RLS based microservice Tenant Isolation solution

In the current software design, the solution of microservices is becoming more and more popular. Each microservice is responsible for a specific business. A large number of microservices cooperate and communicate with each other to form a complete system. Each microservice usually has its own business data and corresponding database. Generally, there are two design schemes for the data storage of each company (or tenant) in the database:

  1. Each tenant has its own Schema. Each Schema has a set of the same tables related to this business.

2. All tenants share a Schema. The data of each tenant is stored in the same table, and then each business table has a column (usually called TenantID) to indicate that the current row data belongs to that tenant.

The advantage of the first scheme is that the data between tenants is completely isolated. Users of a company can only access the data in their own database. The implementation principle is usually to obtain the Connection of the corresponding database according to the current user's company, which can only operate on their own company's Schema. The disadvantage is that the database will consume a lot of resources, and it is not easy to unify the upgrade management. The database needs to be upgraded one by one, and the maintenance manpower will be relatively large. Usually, this solution is suitable for large companies with large amount of data and high requirements for data security.

The advantage of the second scheme is relative to the disadvantage of the first scheme, that is, the database is upgraded and maintained uniformly. If a large number of tenants are small companies with small amount of data, it is undoubtedly very appropriate to put their data in the same table. The disadvantage is also obvious, that is, the same database connection is used. If no additional processing is done in the application layer, theoretically, the login user can access the data of different tenants.

The first scheme is the traditional tenant data storage scheme. Before the popularity of microservices, it widely existed in various enterprise oriented application software. The second scheme becomes more and more popular with the popularity of microservices, because each microservice is usually in the charge of a small team, and they usually don't have enough manpower to upgrade and maintain a set of Schema for each customer company.

The question is, if a multi tenant data storage scheme such as Share Schema is used, how to ensure the security of data access?

One way is to control data access in the application layer. In the design of popular spring boot based microservices in the industry, two database access frameworks are usually used. One is Mybatis, which is popular in domestic Internet companies. The other is JPA, which is used more abroad. As a standard, JPA has two popular implementations, one is hibernate and the other is eclipse link.
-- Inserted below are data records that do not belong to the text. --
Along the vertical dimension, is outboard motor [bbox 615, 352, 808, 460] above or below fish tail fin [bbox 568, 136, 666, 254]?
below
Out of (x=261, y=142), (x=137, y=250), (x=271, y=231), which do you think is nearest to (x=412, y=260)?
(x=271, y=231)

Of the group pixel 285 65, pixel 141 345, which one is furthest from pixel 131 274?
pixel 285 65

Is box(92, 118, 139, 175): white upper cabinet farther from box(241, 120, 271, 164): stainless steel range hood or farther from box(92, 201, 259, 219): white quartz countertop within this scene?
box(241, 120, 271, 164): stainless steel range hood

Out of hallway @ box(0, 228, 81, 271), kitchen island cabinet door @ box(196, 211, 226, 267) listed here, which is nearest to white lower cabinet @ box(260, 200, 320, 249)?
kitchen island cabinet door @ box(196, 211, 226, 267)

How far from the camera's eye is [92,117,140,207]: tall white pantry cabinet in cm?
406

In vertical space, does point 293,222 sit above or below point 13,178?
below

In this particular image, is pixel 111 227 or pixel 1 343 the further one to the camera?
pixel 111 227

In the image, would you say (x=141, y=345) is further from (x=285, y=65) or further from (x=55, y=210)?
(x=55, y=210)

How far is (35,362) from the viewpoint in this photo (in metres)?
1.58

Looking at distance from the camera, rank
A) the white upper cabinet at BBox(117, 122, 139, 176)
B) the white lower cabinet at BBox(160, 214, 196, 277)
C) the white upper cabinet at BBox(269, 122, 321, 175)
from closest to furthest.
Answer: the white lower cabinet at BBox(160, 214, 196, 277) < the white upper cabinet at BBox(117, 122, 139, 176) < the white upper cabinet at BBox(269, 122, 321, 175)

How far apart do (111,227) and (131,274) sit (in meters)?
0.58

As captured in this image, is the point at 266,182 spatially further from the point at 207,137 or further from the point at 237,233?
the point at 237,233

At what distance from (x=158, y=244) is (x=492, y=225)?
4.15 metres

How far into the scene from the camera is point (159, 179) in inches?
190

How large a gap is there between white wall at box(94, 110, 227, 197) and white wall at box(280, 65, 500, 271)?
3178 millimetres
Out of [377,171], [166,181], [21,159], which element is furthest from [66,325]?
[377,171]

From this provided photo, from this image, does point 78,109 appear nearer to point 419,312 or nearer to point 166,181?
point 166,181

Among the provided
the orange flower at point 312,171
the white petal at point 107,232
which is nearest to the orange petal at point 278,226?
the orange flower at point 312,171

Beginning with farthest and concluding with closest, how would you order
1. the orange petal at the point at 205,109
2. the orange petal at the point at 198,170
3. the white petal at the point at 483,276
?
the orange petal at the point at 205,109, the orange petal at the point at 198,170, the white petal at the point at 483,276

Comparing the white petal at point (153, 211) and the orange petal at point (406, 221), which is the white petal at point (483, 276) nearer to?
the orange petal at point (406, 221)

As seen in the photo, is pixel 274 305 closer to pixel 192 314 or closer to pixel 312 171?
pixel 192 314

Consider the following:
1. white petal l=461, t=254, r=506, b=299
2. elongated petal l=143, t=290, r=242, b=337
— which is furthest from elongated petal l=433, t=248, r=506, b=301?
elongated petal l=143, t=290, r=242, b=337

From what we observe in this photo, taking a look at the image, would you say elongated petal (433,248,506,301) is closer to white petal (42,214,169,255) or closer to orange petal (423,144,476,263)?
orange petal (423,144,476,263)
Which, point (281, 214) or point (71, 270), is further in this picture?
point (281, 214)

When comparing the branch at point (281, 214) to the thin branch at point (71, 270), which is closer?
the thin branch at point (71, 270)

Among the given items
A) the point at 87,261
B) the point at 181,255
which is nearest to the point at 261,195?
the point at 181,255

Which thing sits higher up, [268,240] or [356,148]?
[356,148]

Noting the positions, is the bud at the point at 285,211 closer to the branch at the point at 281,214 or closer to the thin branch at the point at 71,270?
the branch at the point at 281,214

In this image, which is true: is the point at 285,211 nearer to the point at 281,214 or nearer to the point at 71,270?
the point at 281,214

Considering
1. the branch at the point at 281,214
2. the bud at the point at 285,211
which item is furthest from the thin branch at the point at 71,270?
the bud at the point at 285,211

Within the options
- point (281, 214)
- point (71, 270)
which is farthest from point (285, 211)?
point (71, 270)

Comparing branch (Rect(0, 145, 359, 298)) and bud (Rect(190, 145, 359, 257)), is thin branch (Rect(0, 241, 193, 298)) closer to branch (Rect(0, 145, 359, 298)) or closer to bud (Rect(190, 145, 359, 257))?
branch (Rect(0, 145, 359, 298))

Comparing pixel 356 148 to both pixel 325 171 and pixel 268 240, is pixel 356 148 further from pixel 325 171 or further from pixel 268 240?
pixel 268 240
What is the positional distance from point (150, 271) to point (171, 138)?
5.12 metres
Unfortunately, mybatis itself does not provide a framework level solution for the multi tenant database of Share Schema. In other words, each developer must ensure that the sql statement he writes contains the filtering of the current company's Tenant ID, which has high requirements for developers. Of course, there are also some open source projects that add support for Share Schema on the basis of mybatis, such as mybatis plus( https://mp.baomidou.com/guide/tenant.html )However, it seems that he has more limitations.

JPA's standard includes support for database tables of Share Schema. It defines the column storing TenantID as Tenant Discriminator. The implementation of JPA needs to put the Tenant Discriminator in the final generated SQL statement, so as to ensure that different users use the same JQL and can only access the data of their own company. Unfortunately, only eclipse link currently has good support for this specification, and Hibernate, the most popular version, can not support it until version 7.0( https://hibernate.atlassian.net/browse/HHH-6054).
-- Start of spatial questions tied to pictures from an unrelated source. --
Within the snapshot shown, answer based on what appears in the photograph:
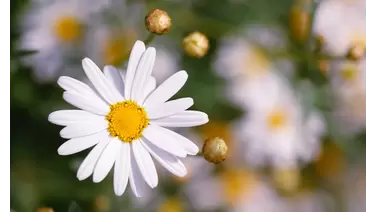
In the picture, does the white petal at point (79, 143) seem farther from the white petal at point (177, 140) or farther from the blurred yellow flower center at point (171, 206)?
the blurred yellow flower center at point (171, 206)

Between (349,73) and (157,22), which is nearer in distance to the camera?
(157,22)

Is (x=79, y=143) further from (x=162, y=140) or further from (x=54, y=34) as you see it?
(x=54, y=34)

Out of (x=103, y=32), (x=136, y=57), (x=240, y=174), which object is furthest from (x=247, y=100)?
(x=136, y=57)

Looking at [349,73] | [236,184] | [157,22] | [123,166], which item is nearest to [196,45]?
[157,22]

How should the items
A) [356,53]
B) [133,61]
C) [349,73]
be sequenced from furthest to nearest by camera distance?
1. [349,73]
2. [356,53]
3. [133,61]

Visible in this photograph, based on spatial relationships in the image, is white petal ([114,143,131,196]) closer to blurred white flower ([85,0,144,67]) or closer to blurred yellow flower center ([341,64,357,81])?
blurred white flower ([85,0,144,67])

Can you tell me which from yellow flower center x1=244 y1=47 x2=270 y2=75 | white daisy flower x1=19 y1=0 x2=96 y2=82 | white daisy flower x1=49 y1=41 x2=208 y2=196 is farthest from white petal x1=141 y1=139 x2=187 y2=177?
yellow flower center x1=244 y1=47 x2=270 y2=75
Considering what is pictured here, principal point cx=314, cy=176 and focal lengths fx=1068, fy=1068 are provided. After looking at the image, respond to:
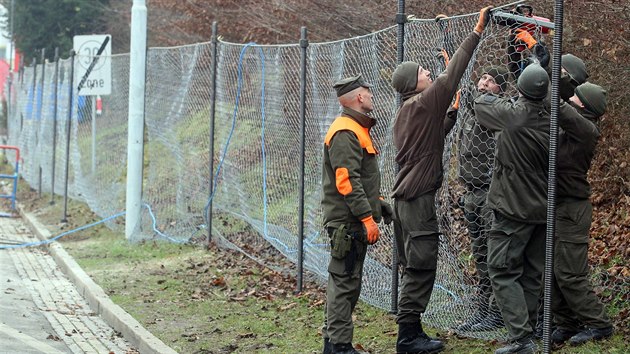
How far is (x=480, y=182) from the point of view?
7.57m

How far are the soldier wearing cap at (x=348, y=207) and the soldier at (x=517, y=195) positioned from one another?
86 cm

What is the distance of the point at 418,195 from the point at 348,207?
50 centimetres

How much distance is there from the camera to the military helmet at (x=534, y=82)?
21.4 feet

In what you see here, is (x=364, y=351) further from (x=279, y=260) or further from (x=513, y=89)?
(x=279, y=260)

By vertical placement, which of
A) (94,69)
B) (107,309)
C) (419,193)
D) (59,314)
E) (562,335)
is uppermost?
(94,69)

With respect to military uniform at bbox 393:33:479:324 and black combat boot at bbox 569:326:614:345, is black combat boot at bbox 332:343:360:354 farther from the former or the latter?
black combat boot at bbox 569:326:614:345

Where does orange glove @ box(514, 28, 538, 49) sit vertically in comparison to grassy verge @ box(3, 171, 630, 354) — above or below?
above

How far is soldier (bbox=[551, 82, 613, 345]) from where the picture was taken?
7.05 m

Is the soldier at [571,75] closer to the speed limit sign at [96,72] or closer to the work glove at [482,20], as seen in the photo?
the work glove at [482,20]

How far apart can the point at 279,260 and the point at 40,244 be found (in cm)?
566

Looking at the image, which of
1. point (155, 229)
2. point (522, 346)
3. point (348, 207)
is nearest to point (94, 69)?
point (155, 229)

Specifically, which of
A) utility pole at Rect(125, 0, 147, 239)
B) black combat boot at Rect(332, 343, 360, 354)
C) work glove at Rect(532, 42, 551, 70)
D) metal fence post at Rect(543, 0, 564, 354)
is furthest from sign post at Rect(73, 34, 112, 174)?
metal fence post at Rect(543, 0, 564, 354)

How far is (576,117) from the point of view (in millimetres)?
6840

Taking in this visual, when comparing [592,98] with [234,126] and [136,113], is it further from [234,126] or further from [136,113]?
[136,113]
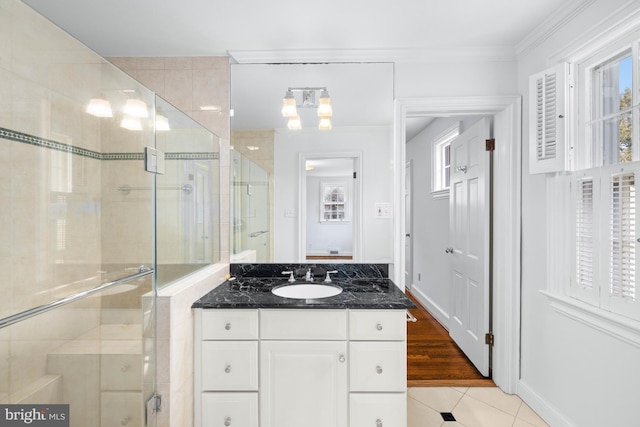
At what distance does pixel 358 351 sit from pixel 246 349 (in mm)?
594

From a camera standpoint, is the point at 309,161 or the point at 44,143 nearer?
the point at 44,143

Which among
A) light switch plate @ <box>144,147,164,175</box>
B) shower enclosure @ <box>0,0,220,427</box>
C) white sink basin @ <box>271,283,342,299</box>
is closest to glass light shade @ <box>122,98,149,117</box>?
shower enclosure @ <box>0,0,220,427</box>

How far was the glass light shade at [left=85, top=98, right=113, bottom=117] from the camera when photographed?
132 centimetres

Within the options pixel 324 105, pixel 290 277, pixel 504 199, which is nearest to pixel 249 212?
pixel 290 277

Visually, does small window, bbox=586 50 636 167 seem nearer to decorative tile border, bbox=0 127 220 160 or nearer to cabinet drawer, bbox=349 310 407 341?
cabinet drawer, bbox=349 310 407 341

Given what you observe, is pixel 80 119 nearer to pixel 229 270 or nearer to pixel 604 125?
pixel 229 270

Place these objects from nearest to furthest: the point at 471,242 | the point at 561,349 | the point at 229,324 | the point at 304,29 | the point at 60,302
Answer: the point at 60,302 < the point at 229,324 < the point at 561,349 < the point at 304,29 < the point at 471,242

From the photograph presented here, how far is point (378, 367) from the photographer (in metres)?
1.56

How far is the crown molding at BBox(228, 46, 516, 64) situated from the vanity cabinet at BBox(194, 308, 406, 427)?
1.67m

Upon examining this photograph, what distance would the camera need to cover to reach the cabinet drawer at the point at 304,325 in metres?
1.58

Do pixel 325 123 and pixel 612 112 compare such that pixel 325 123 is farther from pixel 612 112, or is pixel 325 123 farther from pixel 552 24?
pixel 612 112

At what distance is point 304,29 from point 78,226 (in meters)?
1.63

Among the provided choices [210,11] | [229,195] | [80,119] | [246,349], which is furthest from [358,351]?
[210,11]

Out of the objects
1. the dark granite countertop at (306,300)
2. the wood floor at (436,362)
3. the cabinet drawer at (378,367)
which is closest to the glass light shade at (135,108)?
the dark granite countertop at (306,300)
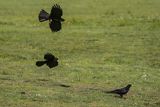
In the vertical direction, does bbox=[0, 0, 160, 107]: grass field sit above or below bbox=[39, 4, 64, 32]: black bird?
below

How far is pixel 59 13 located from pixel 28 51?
14134mm

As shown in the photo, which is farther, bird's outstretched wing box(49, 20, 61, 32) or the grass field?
the grass field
In this way, it seems that tenant data isolation in the database access layer of the application has become a difficult task.

Fortunately, many databases (except mysql unfortunately) provide a new data access control, RLS (Row Level Security) to be introduced in this article. Based on RLS, microservices can easily realize tenant data isolation.

Taking PostgreSQL as an example, let's assume that there is a product table under the public schema. For simplicity, this table only displays ID, NAME and TENANT_ID, creation time and update time.

-- create table
CREATE TABLE IF NOT EXISTS PRODUCT(
    ID UUID  PRIMARY KEY,
    NAME VARCHAR(256) UNIQUE NOT NULL,
    TENANT_ID VARCHAR(256) NOT NULL,
    CREATED_DATETIME TIMESTAMP NOT NULL,
    UPDATED_DATETIME TIMESTAMP NOT NULL
);

Then we open the RLS function of this table:

-- ALTER TABLE to enable row security
ALTER TABLE PRODUCT ENABLE ROW LEVEL SECURITY;

Create a product that controls access to the product table_ Policy, Product_ Policy limits only tenant_ The data of the ID column and the current session variable myapp.current_ Only those rows with the same tenant value can be accessed.

-- create policy
CREATE POLICY product_policy ON product
	FOR ALL
  USING (current_setting('myapp.current_tenant') = tenant_id)

Of course, we also need to create an ordinary user dev and grant him the right to access this table:

-- create normal user;
CREATE USER dev NOSUPERUSER PASSWORD 'dev';

-- grant privileges
GRANT ALL ON SCHEMA PUBLIC TO dev;
GRANT ALL ON TABLE PRODUCT TO dev;

In this way, the RLS function of the database has been opened and ready. The next step is to do in the application.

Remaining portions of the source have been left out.